- **DOCUMENT SECTION**:

────────────────────

Keeping a lot of pesos over the last six months would have been a real bad idea


----------



## RVGRINGO

If you increase your daily ATM limit with your US bank, why not just use that method for cash. We lived happily in Mexico for 13 years without a Mexican bank account. They do not behave like US banks and are often a hassle.


----------



## joaquinx

RVGRINGO said:


> We lived happily in Mexico for 13 years without a Mexican bank account. They do not behave like US banks and are often a hassle.


I believe that you are missing some personal experience here.


----------



## joaquinx

sparks said:


> Keeping a lot of pesos over the last six months would have been a real bad idea


If I could have read the future, I would have waited until today. Unless, of course, the peso will drop even more in the future. Aside from that, I use pesos everyday and bought them when I needed them.


----------



## chicois8

Wish we could have polls on this board........
My guess is the Peso will top out at 17 x $1..........Hit 16 x 1 today....


----------



## joaquinx

chicois8 said:


> Wish we could have polls on this board........
> My guess is the Peso will top out at 17 x $1..........Hit 16 x 1 today....


I'm afraid to guess. A few weeks ago, I said that the peso would never hit 15.60. Oops, my bad!


----------



## Isla Verde

joaquinx said:


> I'm afraid to guess. A few weeks ago, I said that the peso would never hit 15.60. Oops, my bad!


If it hits 18, I'm going to exchange some dollars I've been hoarding for a pile of pesos.


----------



## chicois8

Isla Verde said:


> If it hits 18, I'm going to exchange some dollars I've been hoarding for a pile of pesos.



So is that your guess?


----------



## Isla Verde

chicois8 said:


> So is that your guess?


More like a wish :fingerscrossed: .


----------



## TundraGreen

Isla Verde said:


> If it hits 18, I'm going to exchange some dollars I've been hoarding for a pile of pesos.


Then what will you do when it hits 36, or 100. Speculating in currency is like visiting Las Vegas.


----------



## Isla Verde

TundraGreen said:


> Then what will you do when it hits 36, or 100. Speculating in currency is like visiting Las Vegas.


It's not speculating for me. Just a chance to get a few more pesos for my dollars. Otherwise, I'll hang onto the few hundred dollars I have on me and will spend them the next time I visit the States.


----------



## kcowan

Back in 2007 I opened a Bancomer account with a tourist visa. But with FATCA, I suspect it is much harder now. We have an Intercam account because they will deposit a Canadian cheque and give immediate credit for the balance (whereas Bancomer takes 18 days).


----------



## joaquinx

kcowan said:


> Back in 2007 I opened a Bancomer account with a tourist visa. But with FATCA, I suspect it is much harder now. We have an Intercam account because they will deposit a Canadian cheque and give immediate credit for the balance (whereas Bancomer takes 18 days).

────────────────────

- **INFORMATION SHOWN**:
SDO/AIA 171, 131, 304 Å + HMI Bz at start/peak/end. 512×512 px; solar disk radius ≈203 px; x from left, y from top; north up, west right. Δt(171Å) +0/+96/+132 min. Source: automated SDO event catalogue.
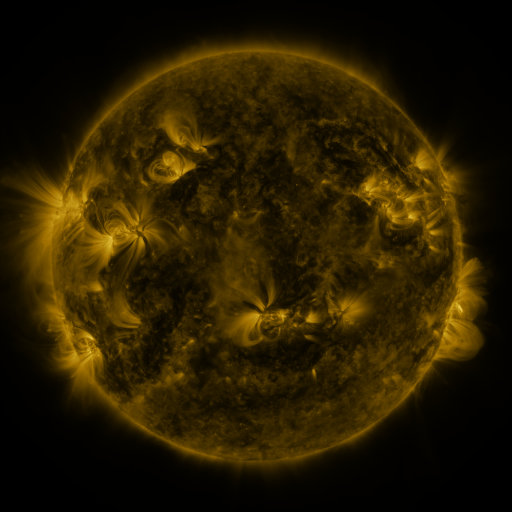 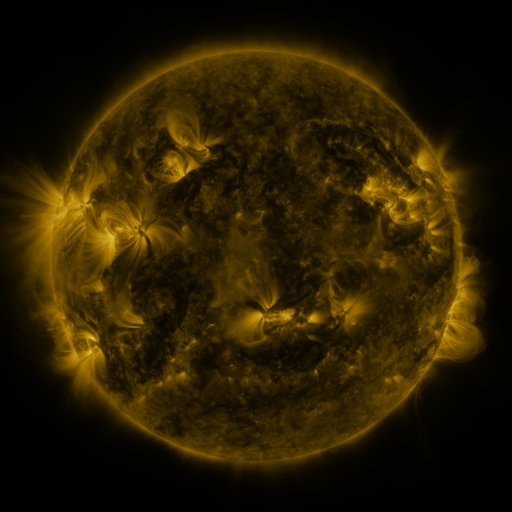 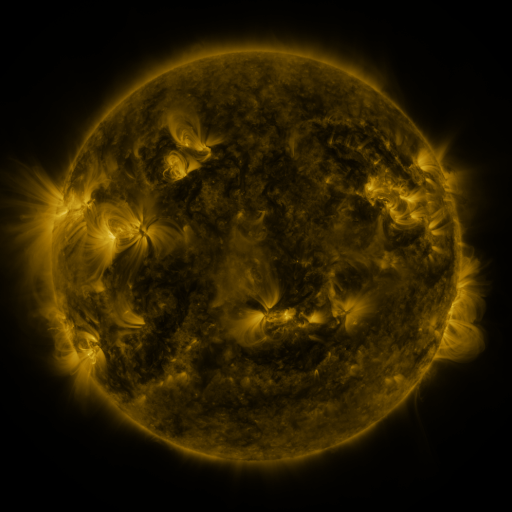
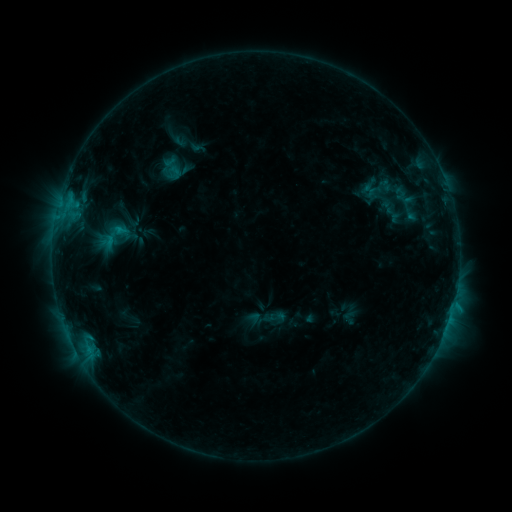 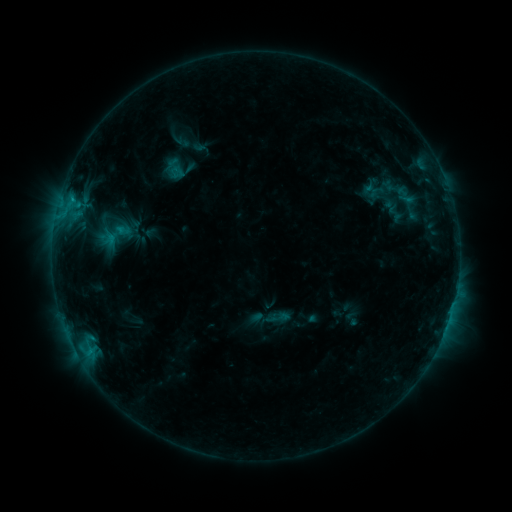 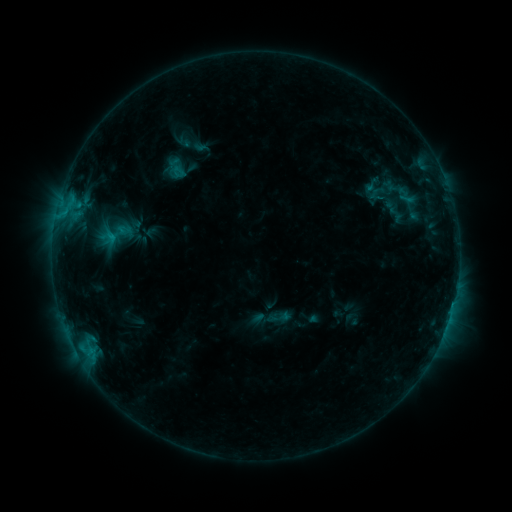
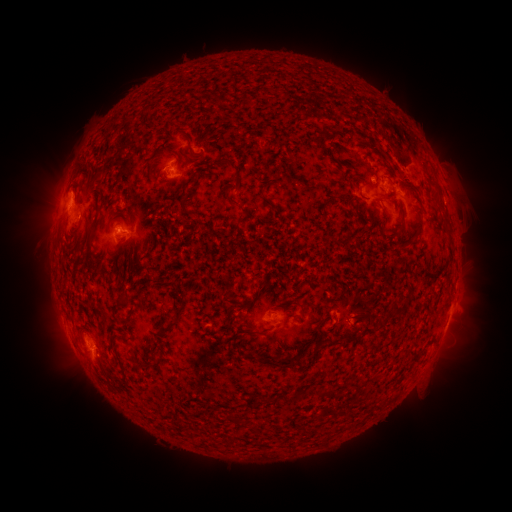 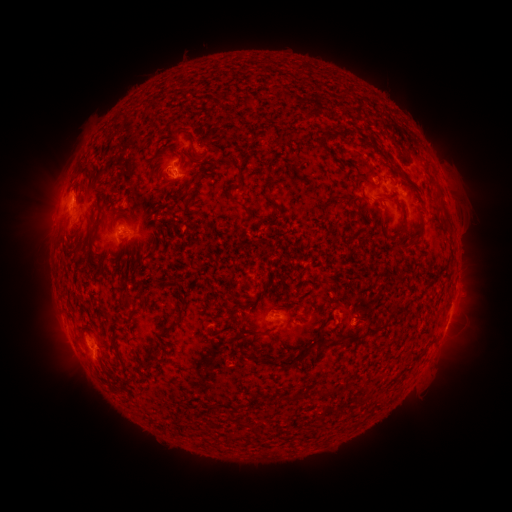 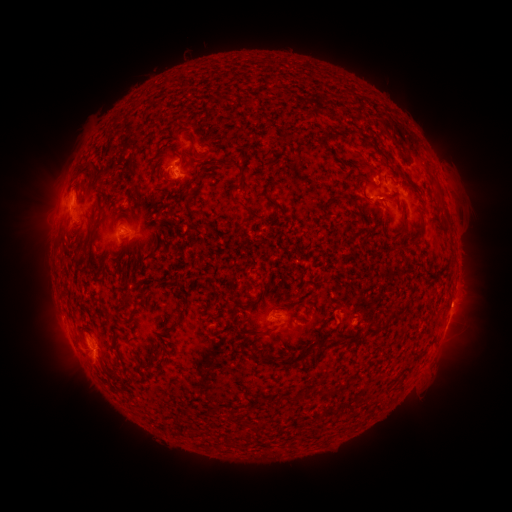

────────────────────

Do these statements agree with the forum thread about pesos? Answer yes or no for each and quote the words from the thread that decide it.
1. RVGRINGO lived in Mexico for 13 years without a Mexican bank account.
2. Isla Verde plans to trade hoarded dollars for pesos if the rate hits 16.
3. Bancomer gives immediate credit when depositing a Canadian cheque.

- **SOLUTION FOR THIS EXERCISE**:
1. Yes: "We lived happily in Mexico for 13 years without a Mexican bank account."
2. No: "If it hits 18, I'm going to exchange some dollars I've been hoarding for a pile of pesos."
3. No: "whereas Bancomer takes 18 days"